INSTRUCTIONS TO FOLLOW. Could you copy word for word only the lines between the one containing "Anker Quick Charge" and the end of the listing below, both included, and leave out the pictures?

PROVIDED DATA.
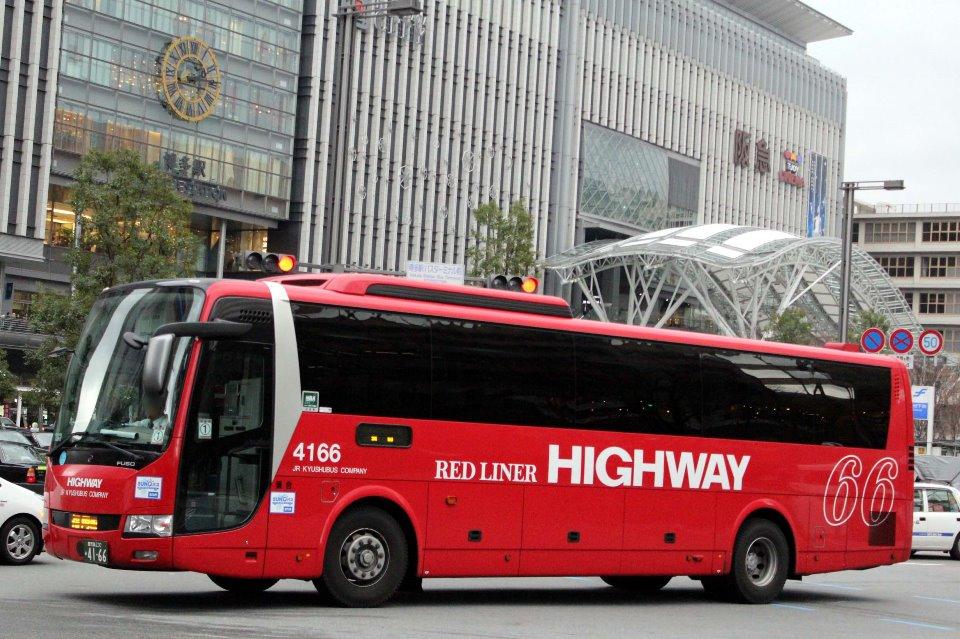 JR九州バス 644-11566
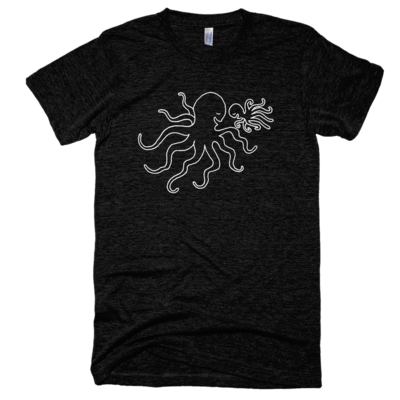 Tri-black octopus dad & baby tee, made in usa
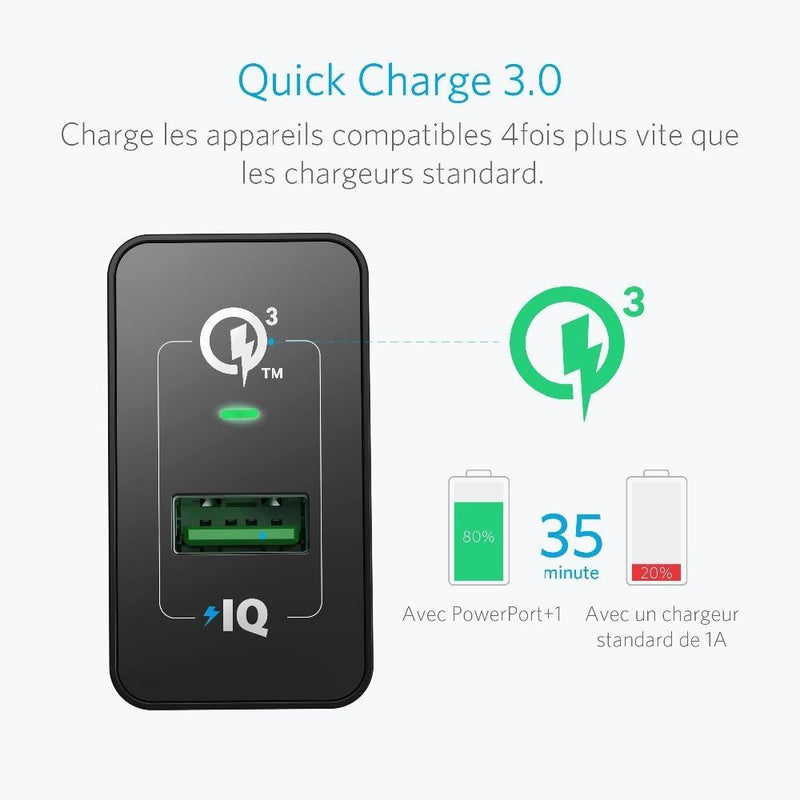 Anker Quick Charge 3.0, 18W USB Wall Charger UK/EU Plug - asmpick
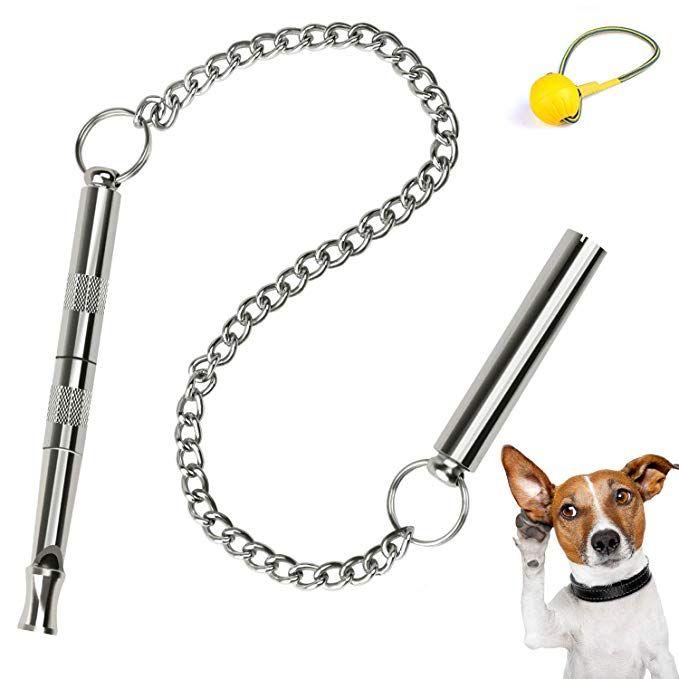Hodekt Dog Whistle Professional Ultrasonic Dog Training Whistle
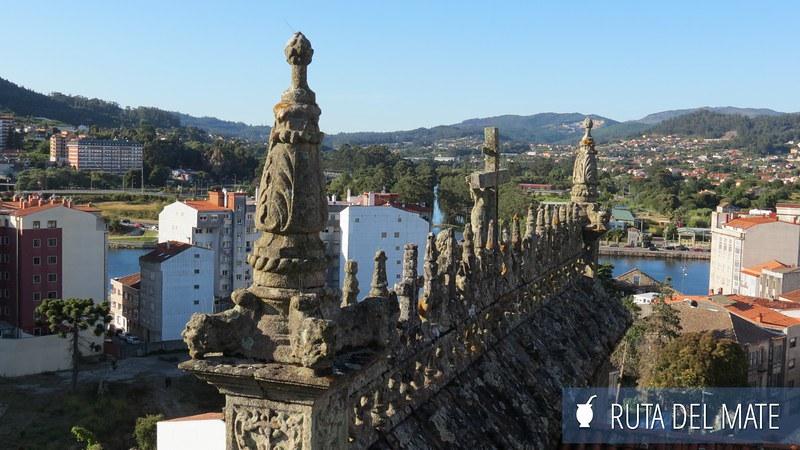 Pontevedra España (1)
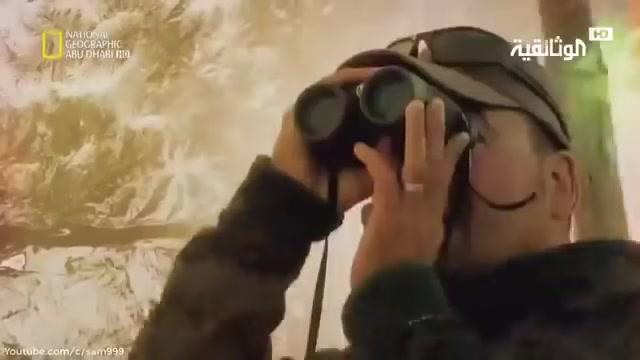 وثائقي سباق الذهب نهر يوكون العنيد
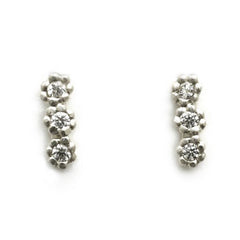 Long Bloom Studs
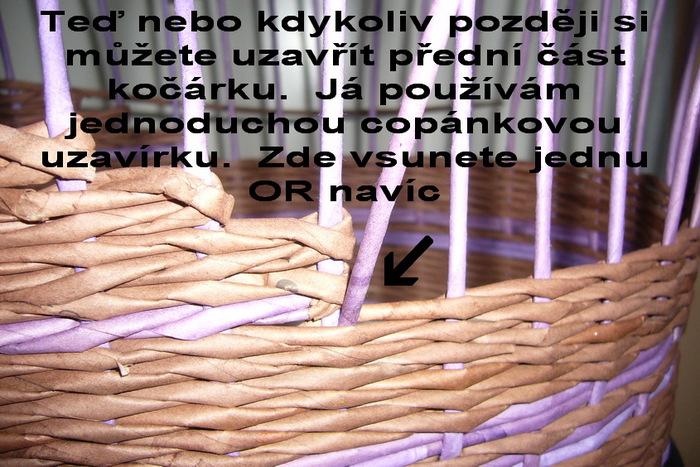 p1120277 (700x467, 147Kb)
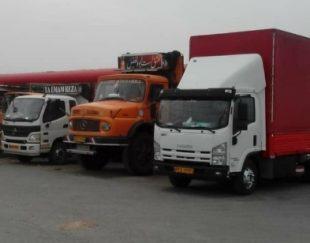 باربری فرهنگ باردارای کامیون های مسقف وروبازبابیمه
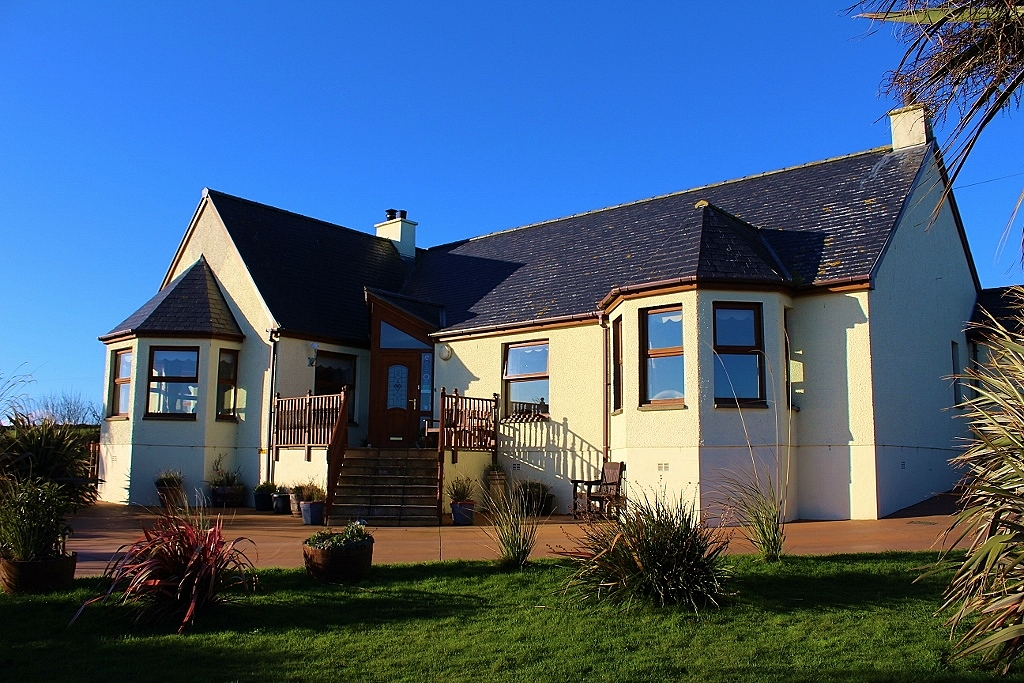 Property For Sale In Drummore Scotland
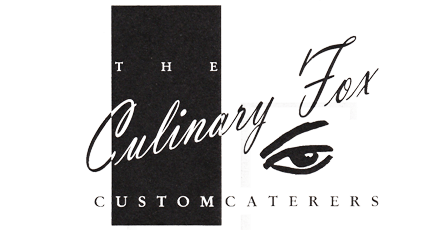 Culinary Fox Cafe & Catering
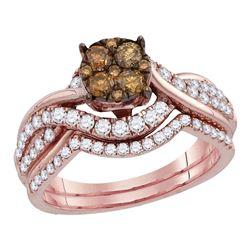 Round Brown Diamond Cluster Bridal Wedding Engagement Ring Band Set 1.00 Cttw 14kt Rose Gold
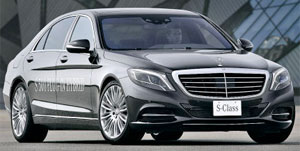 Mercedes-S500-PlugIn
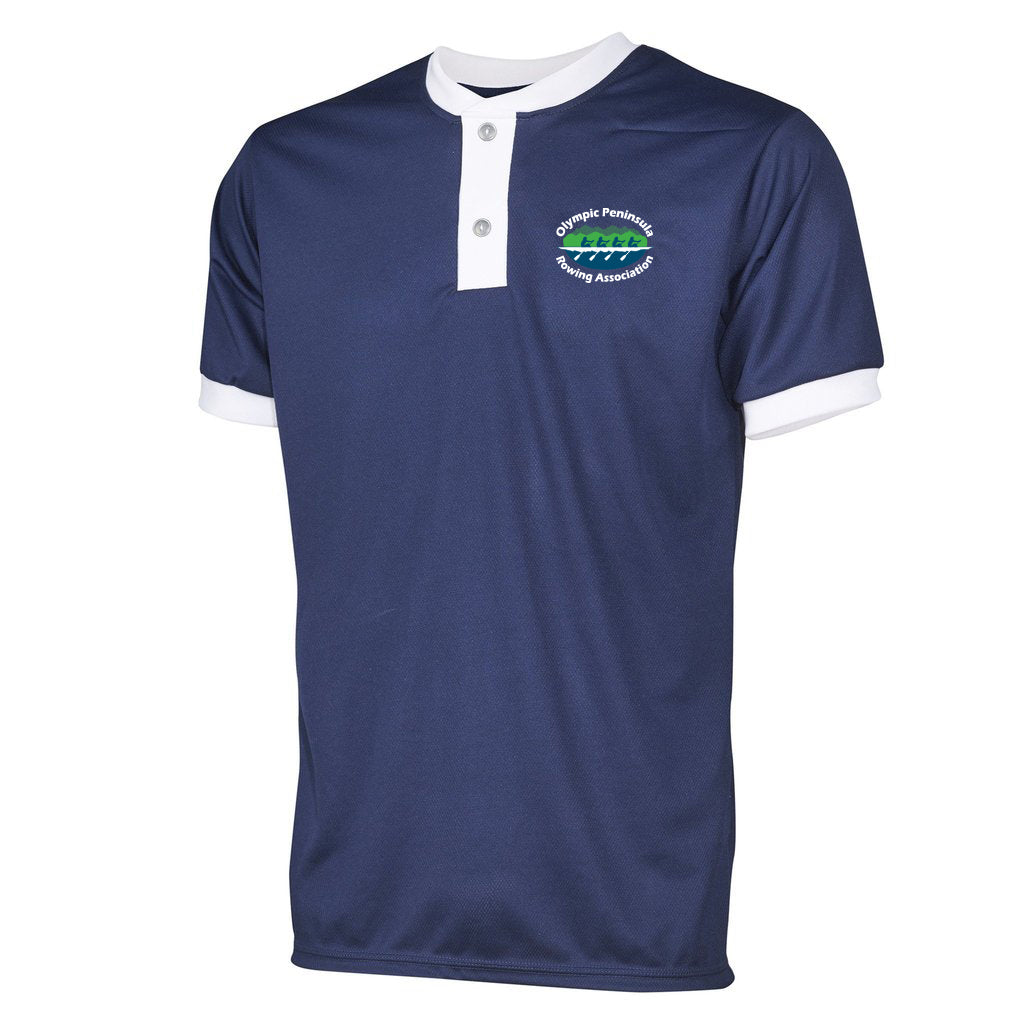 Olympic Peninsula Rowing Association Henley Shirt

RESPONSE AREA.
 Anker Quick Charge 3.0, 18W USB Wall Charger UK/EU Plug - asmpick
Hodekt Dog Whistle Professional Ultrasonic Dog Training Whistle
 Pontevedra España (1)
 وثائقي سباق الذهب نهر يوكون العنيد
 Long Bloom Studs
 p1120277 (700x467, 147Kb)
 باربری فرهنگ باردارای کامیون های مسقف وروبازبابیمه
 Property For Sale In Drummore Scotland
 Culinary Fox Cafe & Catering
 Round Brown Diamond Cluster Bridal Wedding Engagement Ring Band Set 1.00 Cttw 14kt Rose Gold
 Mercedes-S500-PlugIn
 Olympic Peninsula Rowing Association Henley Shirt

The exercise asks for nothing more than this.